### Work instructions
Return all the entries exactly. No pictures.

# # # #

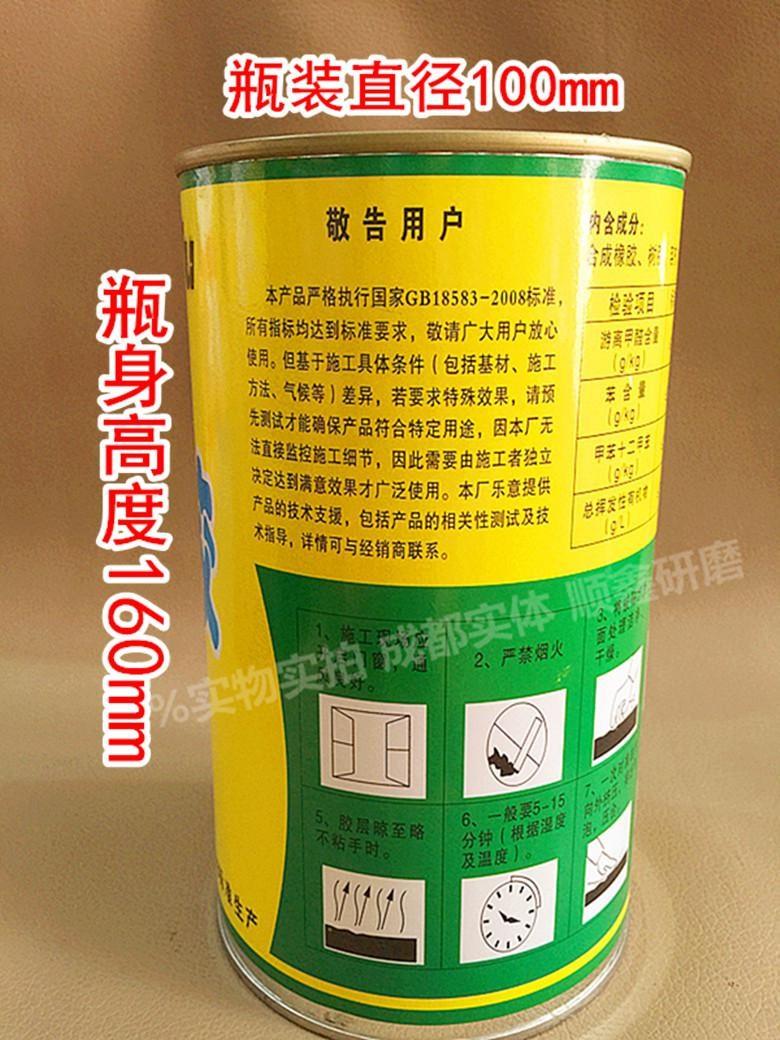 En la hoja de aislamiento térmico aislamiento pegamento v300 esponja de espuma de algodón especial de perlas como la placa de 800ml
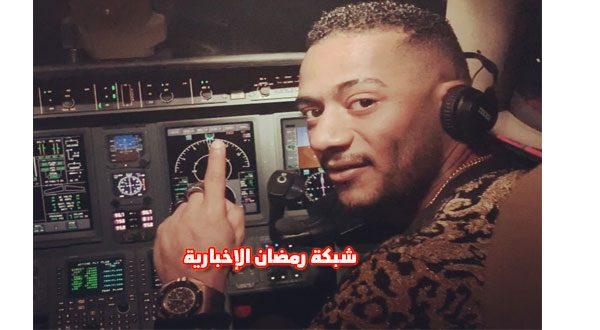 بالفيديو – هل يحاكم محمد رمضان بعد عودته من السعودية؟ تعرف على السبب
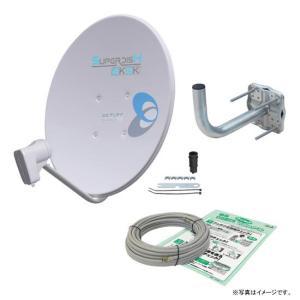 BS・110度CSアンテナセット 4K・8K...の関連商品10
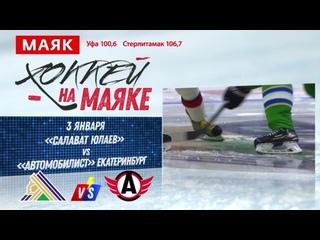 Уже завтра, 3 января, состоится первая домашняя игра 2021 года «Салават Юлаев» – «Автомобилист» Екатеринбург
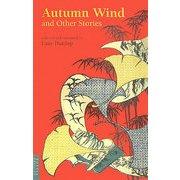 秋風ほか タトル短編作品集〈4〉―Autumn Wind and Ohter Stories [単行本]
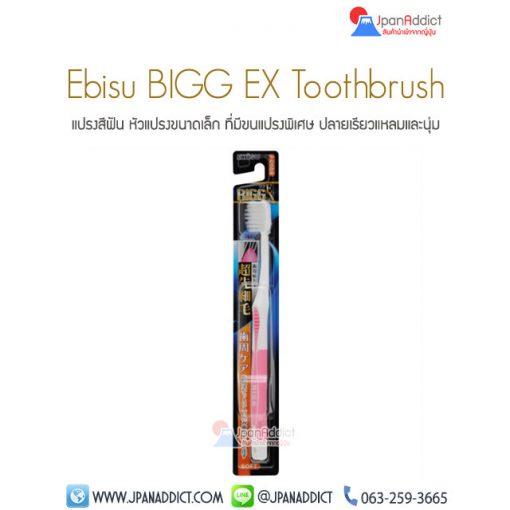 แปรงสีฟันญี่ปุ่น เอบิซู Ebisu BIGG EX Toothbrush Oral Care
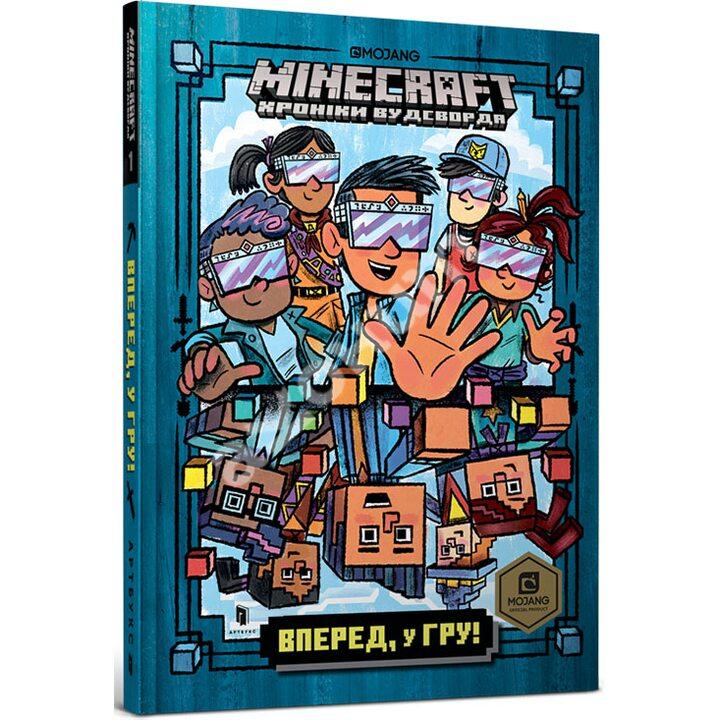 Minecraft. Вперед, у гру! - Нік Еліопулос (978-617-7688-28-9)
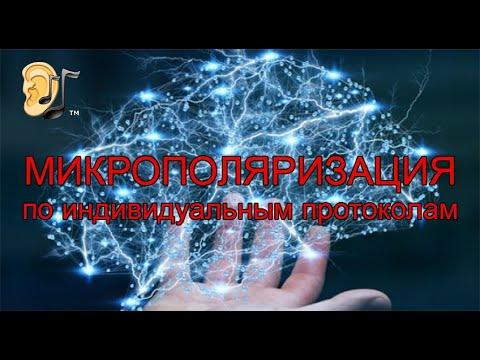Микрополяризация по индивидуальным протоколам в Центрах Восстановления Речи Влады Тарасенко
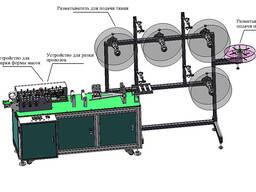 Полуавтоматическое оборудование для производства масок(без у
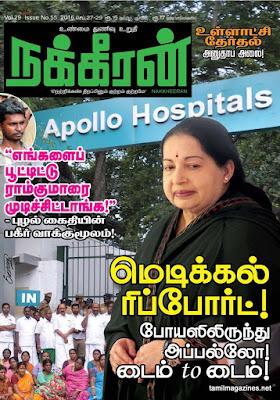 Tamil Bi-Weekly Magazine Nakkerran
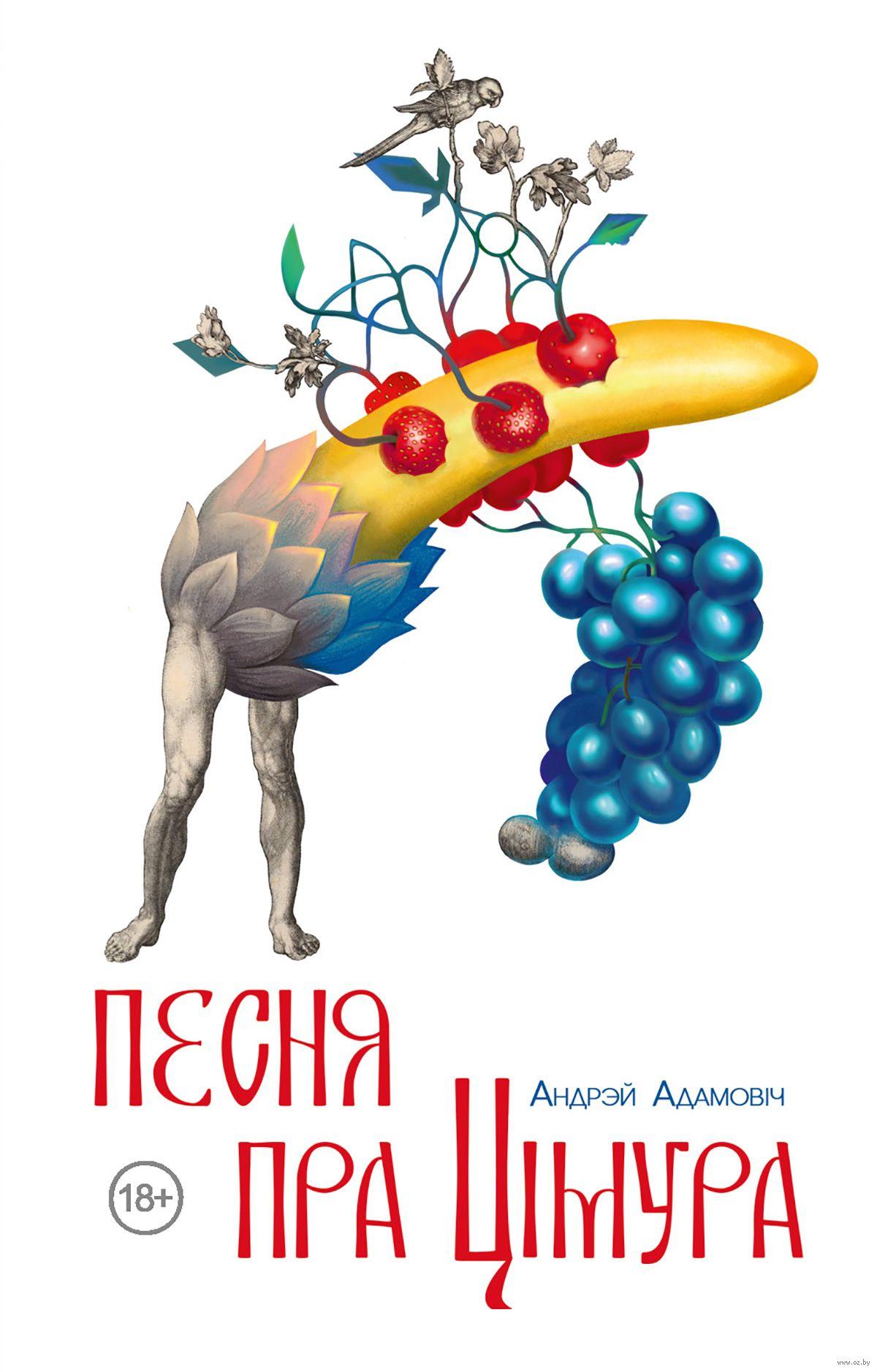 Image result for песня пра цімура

# # # #

### Reply
 En la hoja de aislamiento térmico aislamiento pegamento v300 esponja de espuma de algodón especial de perlas como la placa de 800ml
 بالفيديو – هل يحاكم محمد رمضان بعد عودته من السعودية؟ تعرف على السبب
 BS・110度CSアンテナセット 4K・8K...の関連商品10
 Уже завтра, 3 января, состоится первая домашняя игра 2021 года «Салават Юлаев» – «Автомобилист» Екатеринбург
 秋風ほか タトル短編作品集〈4〉―Autumn Wind and Ohter Stories [単行本]
 แปรงสีฟันญี่ปุ่น เอบิซู Ebisu BIGG EX Toothbrush Oral Care
 Minecraft. Вперед, у гру! - Нік Еліопулос (978-617-7688-28-9)
Микрополяризация по индивидуальным протоколам в Центрах Восстановления Речи Влады Тарасенко
 Полуавтоматическое оборудование для производства масок(без у
 Tamil Bi-Weekly Magazine Nakkerran
 Image result for песня пра цімура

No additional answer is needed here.